We’ll call this code from our web application whenever the POST endpoint (to send an email) is called. This will kick off the job running on a Fly Machine, and return the task id, which is used to retrieve the results!

Code to retrieve results

When we retrieve the results, we need to first check whether the Machine is still running. If it’s still running, we can just return a PENDING status, and expect the client will try again later.

Once the Machine is done, we can retrieve the result that the job wrote to Redis, and return it to the caller!

def get_results(task_id):
    redis_client = redis.from_url(REDIS_URL, decode_responses=True)

    # check whether the machine is still running
    machine_id = redis_client.get(f"{MACHINE_INFO_KEY_PREFIX}{task_id}")
    response = requests.get(
        f"https://api.machines.dev/"
        f"v1/apps/{FLY_TASKS_APP}/machines/{machine_id}",
        headers=headers
    )
    machine_info = response.json()
    if machine_info["state"] in ("starting", "created", "started"):
        return {
            "status": "PENDING"
        }

    # if the machine is done, get the result!
    result = redis_client.get(f"{RESULTS_KEY_PREFIX}{task_id}")
    return json.loads(result)

In our simple demo web application, we have a GET /status/{task_id} endpoint, which calls this function to retrieve the result and then displays it to the user. If the status is PENDING, the user can refresh the page to try again.

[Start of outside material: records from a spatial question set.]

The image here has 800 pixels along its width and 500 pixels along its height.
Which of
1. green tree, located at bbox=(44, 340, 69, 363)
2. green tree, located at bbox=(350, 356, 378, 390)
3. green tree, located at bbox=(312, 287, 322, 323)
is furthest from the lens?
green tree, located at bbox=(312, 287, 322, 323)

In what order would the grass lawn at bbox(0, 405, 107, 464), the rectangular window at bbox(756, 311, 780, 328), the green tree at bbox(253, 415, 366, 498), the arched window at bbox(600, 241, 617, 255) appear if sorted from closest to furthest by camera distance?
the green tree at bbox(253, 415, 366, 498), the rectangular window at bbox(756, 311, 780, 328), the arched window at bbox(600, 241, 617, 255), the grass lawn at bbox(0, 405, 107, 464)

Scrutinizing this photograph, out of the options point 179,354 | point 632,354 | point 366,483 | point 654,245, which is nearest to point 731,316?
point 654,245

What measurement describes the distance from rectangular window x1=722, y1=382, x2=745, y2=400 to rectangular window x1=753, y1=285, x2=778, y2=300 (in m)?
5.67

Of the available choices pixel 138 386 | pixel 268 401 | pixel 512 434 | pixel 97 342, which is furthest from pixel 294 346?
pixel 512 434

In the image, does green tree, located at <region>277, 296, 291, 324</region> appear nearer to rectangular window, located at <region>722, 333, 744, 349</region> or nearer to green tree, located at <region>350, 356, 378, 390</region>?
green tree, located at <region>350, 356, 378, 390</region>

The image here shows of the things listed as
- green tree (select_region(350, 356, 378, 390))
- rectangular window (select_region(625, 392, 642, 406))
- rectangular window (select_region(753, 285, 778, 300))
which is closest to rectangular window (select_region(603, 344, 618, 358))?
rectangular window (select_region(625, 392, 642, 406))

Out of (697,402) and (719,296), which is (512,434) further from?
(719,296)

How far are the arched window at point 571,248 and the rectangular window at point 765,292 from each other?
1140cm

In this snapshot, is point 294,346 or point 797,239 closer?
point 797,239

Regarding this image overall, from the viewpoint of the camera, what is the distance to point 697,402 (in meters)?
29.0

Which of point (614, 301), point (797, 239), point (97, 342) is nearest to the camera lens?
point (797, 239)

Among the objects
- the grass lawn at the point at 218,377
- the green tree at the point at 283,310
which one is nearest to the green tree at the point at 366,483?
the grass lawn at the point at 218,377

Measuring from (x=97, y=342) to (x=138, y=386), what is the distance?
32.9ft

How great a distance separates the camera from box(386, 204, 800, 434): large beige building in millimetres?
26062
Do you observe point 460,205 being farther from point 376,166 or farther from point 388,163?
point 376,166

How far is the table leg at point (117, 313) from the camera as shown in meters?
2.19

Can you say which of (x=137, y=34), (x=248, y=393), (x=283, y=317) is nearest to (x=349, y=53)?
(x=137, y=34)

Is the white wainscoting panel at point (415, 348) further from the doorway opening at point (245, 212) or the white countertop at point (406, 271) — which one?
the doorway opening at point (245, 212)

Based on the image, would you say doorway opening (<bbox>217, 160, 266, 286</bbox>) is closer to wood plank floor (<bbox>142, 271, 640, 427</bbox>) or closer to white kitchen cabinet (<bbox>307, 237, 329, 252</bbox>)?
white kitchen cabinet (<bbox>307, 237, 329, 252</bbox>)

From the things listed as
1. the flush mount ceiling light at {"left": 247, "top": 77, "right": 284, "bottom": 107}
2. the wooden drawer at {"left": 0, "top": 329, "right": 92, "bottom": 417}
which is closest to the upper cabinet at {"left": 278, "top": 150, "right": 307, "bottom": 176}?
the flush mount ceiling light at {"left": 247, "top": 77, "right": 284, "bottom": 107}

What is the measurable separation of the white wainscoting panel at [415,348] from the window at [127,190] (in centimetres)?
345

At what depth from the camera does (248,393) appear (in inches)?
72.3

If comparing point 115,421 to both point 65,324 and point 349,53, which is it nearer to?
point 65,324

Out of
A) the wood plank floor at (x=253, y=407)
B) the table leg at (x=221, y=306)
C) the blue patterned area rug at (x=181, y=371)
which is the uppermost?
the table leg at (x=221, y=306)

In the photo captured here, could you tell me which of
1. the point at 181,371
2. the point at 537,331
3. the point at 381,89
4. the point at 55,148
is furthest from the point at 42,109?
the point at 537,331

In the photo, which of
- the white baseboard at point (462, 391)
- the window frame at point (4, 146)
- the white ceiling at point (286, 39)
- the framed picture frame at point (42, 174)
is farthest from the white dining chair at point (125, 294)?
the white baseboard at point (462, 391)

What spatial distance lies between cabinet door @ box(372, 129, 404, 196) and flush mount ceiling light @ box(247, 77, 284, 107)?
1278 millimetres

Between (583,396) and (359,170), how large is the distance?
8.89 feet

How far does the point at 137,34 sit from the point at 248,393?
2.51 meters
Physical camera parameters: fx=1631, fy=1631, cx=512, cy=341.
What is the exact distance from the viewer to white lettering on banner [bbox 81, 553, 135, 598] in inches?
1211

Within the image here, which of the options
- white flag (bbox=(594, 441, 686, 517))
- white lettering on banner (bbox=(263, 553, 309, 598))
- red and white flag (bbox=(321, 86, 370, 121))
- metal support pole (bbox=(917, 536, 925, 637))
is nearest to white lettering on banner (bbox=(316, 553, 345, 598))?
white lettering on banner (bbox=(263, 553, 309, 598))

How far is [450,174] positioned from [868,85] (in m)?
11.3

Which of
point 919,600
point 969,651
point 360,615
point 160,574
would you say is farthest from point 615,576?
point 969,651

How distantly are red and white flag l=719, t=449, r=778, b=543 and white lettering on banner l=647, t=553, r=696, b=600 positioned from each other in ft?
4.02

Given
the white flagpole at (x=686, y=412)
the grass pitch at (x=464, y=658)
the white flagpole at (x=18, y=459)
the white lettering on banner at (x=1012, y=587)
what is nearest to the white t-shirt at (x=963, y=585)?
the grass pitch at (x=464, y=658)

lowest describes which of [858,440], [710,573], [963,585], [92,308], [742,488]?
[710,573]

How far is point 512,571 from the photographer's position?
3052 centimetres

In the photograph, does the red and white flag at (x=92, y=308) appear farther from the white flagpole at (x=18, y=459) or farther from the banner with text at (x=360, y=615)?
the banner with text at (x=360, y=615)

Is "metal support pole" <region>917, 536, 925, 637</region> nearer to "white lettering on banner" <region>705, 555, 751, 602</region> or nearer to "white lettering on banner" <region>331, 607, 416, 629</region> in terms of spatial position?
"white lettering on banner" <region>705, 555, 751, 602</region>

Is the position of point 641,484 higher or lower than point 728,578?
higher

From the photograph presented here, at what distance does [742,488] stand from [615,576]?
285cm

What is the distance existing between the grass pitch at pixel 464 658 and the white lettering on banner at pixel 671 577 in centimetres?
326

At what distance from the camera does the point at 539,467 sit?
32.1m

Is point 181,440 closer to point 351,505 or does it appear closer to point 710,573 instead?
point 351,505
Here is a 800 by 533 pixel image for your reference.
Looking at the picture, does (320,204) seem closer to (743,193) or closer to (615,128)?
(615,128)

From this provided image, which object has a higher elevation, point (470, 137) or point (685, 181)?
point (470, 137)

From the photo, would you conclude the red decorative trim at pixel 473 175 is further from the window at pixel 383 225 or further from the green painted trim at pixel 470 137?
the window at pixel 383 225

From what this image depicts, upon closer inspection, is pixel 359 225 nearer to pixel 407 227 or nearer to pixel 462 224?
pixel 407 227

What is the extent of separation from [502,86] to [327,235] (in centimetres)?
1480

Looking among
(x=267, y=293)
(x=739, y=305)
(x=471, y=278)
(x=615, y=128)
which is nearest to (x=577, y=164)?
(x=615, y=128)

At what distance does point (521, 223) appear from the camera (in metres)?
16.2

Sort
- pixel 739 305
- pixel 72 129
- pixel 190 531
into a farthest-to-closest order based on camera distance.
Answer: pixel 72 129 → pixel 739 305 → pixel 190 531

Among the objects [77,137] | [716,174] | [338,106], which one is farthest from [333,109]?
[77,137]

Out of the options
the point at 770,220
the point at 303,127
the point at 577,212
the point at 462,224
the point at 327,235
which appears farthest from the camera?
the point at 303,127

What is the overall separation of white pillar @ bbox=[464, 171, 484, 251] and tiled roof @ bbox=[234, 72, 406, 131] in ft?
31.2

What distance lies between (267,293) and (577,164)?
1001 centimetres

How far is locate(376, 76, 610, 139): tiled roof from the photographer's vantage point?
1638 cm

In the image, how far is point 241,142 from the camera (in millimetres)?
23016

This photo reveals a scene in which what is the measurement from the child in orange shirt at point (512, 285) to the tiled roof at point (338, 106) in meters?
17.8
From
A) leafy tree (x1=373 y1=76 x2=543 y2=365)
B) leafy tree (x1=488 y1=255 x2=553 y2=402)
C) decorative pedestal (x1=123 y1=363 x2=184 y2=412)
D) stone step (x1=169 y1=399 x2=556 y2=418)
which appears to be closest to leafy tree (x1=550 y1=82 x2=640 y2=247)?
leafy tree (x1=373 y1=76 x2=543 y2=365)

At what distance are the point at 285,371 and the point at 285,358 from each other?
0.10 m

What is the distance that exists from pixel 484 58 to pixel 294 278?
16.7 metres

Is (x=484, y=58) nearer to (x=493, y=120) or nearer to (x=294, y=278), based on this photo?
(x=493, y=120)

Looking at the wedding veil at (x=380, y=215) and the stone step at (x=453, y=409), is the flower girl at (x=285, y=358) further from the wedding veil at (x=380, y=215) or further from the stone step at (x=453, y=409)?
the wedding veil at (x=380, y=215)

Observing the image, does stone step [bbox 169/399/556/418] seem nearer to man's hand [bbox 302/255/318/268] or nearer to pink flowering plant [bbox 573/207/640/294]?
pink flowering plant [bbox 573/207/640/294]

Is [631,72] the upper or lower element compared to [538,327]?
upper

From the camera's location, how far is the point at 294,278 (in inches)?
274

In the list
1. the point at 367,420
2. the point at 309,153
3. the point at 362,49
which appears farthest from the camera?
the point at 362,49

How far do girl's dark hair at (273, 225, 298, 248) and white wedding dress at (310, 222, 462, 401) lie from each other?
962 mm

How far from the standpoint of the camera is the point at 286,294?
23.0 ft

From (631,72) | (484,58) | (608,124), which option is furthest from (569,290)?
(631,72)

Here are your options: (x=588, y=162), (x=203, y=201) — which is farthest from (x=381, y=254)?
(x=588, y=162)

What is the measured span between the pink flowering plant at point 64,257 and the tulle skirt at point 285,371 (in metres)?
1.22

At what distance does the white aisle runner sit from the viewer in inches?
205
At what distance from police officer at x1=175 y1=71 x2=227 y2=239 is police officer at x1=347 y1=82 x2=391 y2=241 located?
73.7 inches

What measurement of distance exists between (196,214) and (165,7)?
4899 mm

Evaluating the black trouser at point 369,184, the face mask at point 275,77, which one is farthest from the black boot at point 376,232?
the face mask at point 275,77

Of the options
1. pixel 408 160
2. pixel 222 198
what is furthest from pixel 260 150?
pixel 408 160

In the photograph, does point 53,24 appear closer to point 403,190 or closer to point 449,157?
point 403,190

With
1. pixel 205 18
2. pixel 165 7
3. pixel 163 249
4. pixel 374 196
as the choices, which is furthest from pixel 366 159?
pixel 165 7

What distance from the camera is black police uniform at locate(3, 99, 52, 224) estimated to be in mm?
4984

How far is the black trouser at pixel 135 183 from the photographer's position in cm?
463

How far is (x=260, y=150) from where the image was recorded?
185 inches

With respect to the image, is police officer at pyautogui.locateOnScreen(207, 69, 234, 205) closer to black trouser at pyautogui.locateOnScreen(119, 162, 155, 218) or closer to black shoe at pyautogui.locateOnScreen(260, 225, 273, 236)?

Code to clean up resources

After results have been retrieved, you’ll want to clean up: remove the Machine, and delete the values stored in Redis.

def clean_up(task_id):
    redis_client = redis.from_url(REDIS_URL, decode_responses=True)
    machine_id = redis_client.get(f"{MACHINE_INFO_KEY_PREFIX}{task_id}")
    requests.delete(
        f"https://api.machines.dev/"
        f"v1/apps/{FLY_TASKS_APP}/machines/{machine_id}",
        headers=headers
    )
    redis_client.delete(f"{TASKS_KEY_PREFIX}{task_id}")
    redis_client.delete(f"{RESULTS_KEY_PREFIX}{task_id}")
    redis_client.delete(f"{MACHINE_INFO_KEY_PREFIX}{task_id}")

And that’s it! Now we have a super-simple implementation of background jobs using Fly Machines. 🎉

What’s next?

In this post, I’ve presented a very simple proof of concept implementation of background jobs on Fly.io Machines with Python. For some simple apps, you can use this approach as it is, but there’s a lot more you could do without very much effort! Here’s some ideas to get you started:

  • Write a generic Python library for this purpose, which could be reused across different apps.
  • Right now there’s a limitation: job request args and results need to be JSON-serializable. This is fine for many use cases, but it could be interesting to explore other alternatives!
  • My implementation uses a separate Docker image for the worker, but you could also use the same image as the web app, similarly to what Brad did in his Ruby background jobs on Machines implementation.
  • Instead of a library, you could create a language-agnostic service. Using Fly Machines scale-to-zero capability, this service could avoid incurring unnecessary costs for idle time.